Objective:
The line containing "How far do pixel" marks the start; return it and every line after it in the listing below, exactly, through the last.

# START OF Data extract

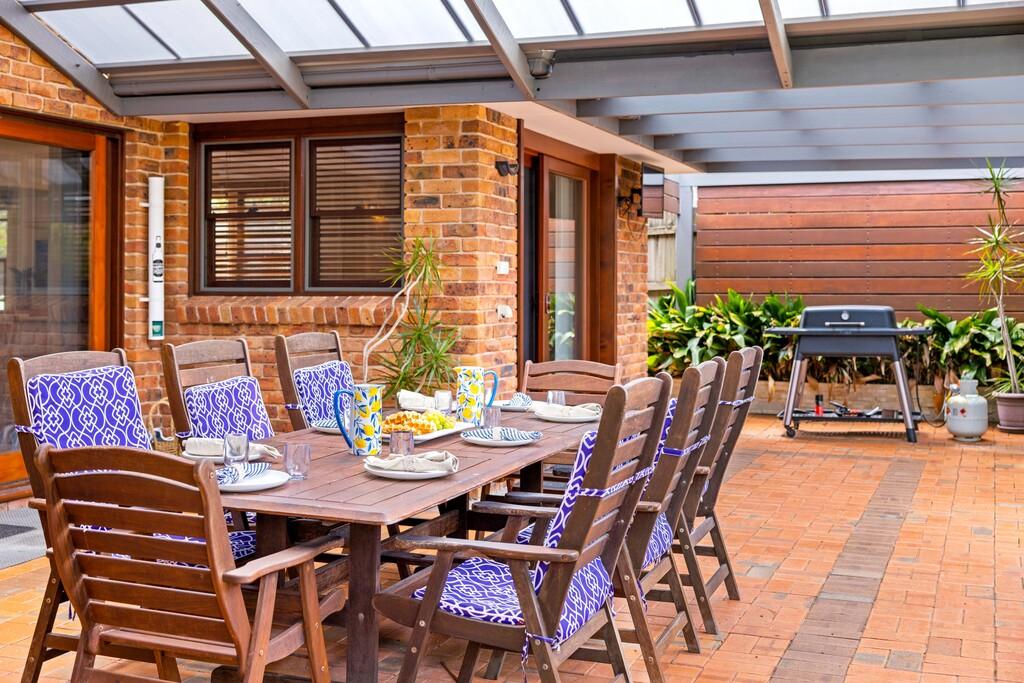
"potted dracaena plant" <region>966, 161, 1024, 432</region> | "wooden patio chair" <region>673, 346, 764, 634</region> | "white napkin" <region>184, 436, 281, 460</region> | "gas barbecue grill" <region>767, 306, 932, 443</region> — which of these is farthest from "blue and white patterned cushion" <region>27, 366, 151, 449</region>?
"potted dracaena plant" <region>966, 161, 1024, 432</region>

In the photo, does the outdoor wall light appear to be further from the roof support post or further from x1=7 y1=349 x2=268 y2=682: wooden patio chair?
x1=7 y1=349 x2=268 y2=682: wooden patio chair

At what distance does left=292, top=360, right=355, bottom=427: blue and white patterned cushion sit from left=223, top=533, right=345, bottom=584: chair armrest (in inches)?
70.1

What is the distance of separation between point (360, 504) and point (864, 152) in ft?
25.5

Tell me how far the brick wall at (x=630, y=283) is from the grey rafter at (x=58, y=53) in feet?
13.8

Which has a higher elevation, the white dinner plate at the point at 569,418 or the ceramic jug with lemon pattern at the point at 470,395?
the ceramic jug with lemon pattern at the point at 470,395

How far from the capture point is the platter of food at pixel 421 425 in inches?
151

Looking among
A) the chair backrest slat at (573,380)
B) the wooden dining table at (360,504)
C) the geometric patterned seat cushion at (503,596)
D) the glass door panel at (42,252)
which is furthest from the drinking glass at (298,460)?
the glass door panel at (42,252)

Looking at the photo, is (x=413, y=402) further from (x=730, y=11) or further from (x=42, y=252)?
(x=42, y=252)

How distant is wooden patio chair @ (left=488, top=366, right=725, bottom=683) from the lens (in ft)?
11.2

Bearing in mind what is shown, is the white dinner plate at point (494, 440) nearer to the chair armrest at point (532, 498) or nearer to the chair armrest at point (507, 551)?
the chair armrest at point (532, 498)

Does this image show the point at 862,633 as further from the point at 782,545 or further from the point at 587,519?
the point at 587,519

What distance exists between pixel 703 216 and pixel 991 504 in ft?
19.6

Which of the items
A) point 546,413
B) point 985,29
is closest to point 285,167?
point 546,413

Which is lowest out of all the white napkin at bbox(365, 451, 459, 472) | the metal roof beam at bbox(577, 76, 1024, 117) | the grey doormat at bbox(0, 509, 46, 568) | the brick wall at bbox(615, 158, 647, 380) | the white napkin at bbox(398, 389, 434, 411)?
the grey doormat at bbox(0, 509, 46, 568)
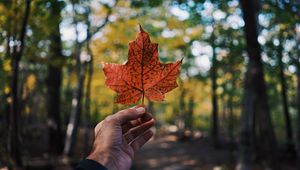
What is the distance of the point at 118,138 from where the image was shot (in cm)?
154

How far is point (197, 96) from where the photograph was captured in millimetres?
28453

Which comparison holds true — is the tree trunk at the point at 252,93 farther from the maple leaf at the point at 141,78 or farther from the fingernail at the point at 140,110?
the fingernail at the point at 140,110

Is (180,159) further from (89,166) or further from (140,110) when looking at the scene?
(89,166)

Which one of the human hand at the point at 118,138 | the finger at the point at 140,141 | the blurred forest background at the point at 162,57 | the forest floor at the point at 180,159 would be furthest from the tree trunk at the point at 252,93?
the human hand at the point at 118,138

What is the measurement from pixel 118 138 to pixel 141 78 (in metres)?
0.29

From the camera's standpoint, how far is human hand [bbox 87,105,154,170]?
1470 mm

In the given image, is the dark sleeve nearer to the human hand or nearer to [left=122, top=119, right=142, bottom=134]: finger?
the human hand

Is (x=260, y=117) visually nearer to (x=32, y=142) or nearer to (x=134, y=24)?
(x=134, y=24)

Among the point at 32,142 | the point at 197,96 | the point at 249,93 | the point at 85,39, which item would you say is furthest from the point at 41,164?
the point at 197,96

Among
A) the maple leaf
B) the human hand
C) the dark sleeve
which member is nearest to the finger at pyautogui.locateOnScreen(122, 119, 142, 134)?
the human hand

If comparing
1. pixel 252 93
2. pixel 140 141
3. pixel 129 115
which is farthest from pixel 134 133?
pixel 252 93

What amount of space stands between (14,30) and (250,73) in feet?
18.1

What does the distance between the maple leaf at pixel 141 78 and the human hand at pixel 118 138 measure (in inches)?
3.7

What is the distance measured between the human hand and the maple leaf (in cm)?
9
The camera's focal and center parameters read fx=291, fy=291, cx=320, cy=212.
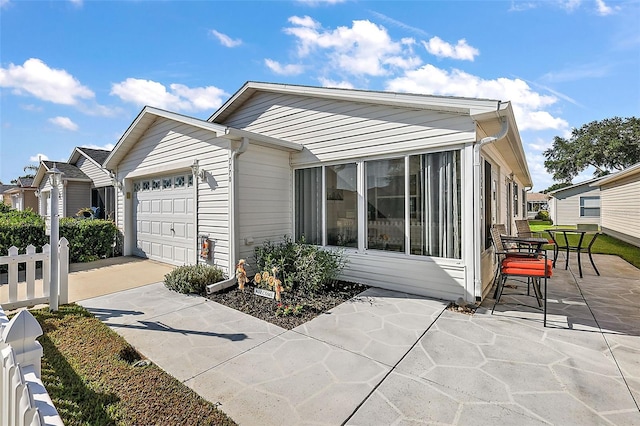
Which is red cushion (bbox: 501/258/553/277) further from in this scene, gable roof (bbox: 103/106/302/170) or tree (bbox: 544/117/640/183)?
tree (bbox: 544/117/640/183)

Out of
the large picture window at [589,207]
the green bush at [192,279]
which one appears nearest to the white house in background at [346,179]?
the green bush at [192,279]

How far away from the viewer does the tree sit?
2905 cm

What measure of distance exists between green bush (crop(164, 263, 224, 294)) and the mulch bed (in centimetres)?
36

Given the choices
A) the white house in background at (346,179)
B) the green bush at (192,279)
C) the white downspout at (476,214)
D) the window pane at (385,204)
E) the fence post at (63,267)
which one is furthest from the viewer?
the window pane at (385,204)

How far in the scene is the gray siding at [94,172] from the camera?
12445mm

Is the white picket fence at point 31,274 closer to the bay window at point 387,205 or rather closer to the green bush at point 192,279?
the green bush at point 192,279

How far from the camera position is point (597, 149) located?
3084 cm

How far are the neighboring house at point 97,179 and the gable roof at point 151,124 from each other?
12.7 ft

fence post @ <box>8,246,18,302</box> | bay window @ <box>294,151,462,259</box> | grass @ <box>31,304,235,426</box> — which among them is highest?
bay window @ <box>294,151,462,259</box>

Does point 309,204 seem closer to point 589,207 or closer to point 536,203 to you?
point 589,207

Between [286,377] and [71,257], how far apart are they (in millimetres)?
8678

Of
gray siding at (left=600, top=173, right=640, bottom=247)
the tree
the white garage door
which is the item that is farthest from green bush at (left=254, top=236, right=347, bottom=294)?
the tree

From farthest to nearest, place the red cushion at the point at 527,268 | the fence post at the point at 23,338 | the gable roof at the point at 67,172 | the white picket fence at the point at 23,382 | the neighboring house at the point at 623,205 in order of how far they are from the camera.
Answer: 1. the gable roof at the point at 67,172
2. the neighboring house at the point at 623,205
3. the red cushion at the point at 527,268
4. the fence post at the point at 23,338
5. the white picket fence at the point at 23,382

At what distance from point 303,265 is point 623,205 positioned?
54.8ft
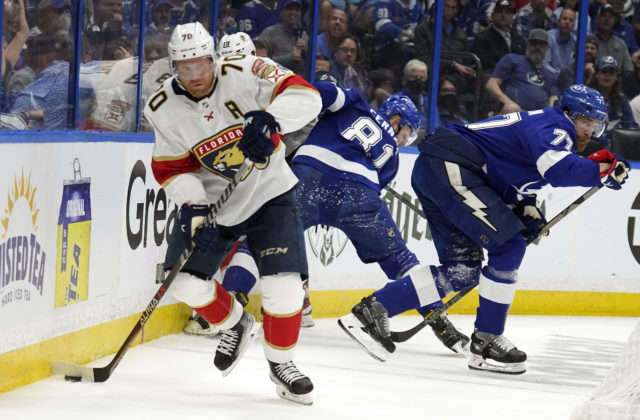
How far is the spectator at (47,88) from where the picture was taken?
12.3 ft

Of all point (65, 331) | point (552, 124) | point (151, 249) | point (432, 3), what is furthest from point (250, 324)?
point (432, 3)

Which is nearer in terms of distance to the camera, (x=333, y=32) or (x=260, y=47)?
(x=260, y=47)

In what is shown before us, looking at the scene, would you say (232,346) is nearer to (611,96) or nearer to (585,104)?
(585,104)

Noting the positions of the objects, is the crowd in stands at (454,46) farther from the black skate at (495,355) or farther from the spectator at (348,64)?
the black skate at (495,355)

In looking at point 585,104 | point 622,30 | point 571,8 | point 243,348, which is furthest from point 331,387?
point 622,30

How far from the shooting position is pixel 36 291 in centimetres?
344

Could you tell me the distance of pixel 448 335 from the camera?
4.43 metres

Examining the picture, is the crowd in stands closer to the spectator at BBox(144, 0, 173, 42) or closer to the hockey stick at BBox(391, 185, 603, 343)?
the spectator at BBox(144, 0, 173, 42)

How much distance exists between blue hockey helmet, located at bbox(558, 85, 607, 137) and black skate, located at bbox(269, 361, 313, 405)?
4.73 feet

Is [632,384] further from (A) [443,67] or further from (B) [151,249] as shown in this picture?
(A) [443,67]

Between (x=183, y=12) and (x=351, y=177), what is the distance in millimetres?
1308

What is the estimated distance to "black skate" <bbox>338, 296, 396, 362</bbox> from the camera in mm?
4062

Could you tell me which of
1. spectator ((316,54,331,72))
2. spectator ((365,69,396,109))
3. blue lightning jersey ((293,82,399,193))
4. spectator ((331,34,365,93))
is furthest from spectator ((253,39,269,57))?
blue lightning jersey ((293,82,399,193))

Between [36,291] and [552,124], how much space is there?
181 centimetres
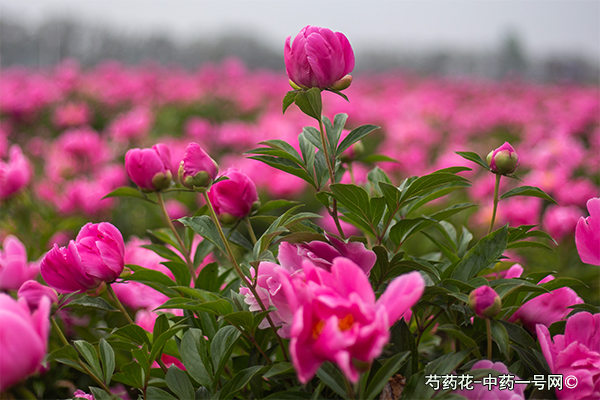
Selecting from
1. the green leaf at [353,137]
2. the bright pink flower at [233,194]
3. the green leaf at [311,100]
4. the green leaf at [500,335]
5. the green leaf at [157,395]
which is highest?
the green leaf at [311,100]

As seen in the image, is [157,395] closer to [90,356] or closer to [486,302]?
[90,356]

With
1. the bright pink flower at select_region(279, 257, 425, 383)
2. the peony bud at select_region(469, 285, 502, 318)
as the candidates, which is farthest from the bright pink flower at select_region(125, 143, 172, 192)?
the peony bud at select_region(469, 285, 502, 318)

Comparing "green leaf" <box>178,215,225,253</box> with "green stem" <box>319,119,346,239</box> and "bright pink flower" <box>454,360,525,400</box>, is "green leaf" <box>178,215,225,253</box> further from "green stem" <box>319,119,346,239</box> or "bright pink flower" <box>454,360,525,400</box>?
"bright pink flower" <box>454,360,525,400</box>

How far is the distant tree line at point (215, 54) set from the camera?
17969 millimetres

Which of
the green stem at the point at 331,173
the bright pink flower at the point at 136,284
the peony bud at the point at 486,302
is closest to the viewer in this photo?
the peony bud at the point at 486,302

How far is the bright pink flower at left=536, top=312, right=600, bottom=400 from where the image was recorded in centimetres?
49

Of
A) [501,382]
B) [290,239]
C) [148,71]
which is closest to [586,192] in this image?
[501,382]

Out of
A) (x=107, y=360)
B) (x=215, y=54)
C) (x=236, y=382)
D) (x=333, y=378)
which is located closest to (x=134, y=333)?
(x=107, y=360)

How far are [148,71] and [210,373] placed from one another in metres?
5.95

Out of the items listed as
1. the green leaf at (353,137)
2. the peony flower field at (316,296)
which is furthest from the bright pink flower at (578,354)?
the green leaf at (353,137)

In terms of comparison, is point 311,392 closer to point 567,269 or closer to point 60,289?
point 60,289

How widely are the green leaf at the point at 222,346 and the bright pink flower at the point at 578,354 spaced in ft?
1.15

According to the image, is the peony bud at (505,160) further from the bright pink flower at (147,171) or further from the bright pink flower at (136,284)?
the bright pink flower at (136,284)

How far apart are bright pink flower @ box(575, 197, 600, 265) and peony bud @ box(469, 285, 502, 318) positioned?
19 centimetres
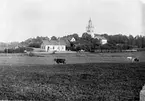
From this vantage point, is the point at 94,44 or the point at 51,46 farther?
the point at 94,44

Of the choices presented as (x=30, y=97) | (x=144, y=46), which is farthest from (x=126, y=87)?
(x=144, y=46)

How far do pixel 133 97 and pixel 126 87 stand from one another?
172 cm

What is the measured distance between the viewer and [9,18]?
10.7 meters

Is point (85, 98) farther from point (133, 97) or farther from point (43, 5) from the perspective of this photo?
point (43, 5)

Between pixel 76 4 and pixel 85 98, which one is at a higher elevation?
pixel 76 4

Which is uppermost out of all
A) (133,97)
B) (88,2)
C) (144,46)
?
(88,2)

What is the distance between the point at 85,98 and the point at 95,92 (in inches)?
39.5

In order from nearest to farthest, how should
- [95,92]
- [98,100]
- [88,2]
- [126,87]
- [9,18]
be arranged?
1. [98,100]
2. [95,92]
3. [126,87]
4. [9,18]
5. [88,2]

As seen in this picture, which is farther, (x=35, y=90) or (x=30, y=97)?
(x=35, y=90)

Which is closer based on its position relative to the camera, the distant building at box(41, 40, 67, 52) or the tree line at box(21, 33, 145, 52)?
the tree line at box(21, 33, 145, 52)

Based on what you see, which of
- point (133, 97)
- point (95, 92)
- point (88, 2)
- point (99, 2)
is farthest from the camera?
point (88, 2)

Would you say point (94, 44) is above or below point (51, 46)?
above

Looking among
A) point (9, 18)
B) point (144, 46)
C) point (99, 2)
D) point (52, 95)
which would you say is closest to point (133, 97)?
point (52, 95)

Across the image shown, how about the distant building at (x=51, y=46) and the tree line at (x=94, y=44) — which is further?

# END OF Data extract

Answer to this task:
How far do pixel 133 97 and pixel 126 87 stand from one another?
172 cm

What is the measured distance between the viewer and [9,18]?
10.7 meters

Is point (85, 98) farther from point (133, 97) or farther from point (43, 5) from the perspective of this photo?
point (43, 5)

Between pixel 76 4 and pixel 85 98, which one is at a higher elevation?
pixel 76 4

Which is uppermost out of all
A) (133,97)
B) (88,2)
C) (144,46)
?
(88,2)

What is the distance between the point at 85,98 and the point at 95,92 (in inches)?
39.5

In order from nearest to farthest, how should
- [95,92]
- [98,100]
- [88,2]
- [126,87]
- [9,18]
be arranged?
1. [98,100]
2. [95,92]
3. [126,87]
4. [9,18]
5. [88,2]

As seen in this picture, which is farther, (x=35, y=90) or (x=30, y=97)?
(x=35, y=90)

Which is closer based on its position relative to the camera, the distant building at box(41, 40, 67, 52) or the tree line at box(21, 33, 145, 52)?
the tree line at box(21, 33, 145, 52)

Based on what you see, which of
- point (133, 97)
- point (95, 92)
- point (88, 2)
- point (99, 2)
is farthest from the camera?
point (88, 2)

Would you say point (94, 44) is above or below point (51, 46)?
above

Looking among
A) point (9, 18)
B) point (144, 46)
C) point (99, 2)
D) point (52, 95)
which would you say is closest to point (133, 97)?
point (52, 95)

Across the image shown, how about the distant building at (x=51, y=46) and the tree line at (x=94, y=44) — which is further?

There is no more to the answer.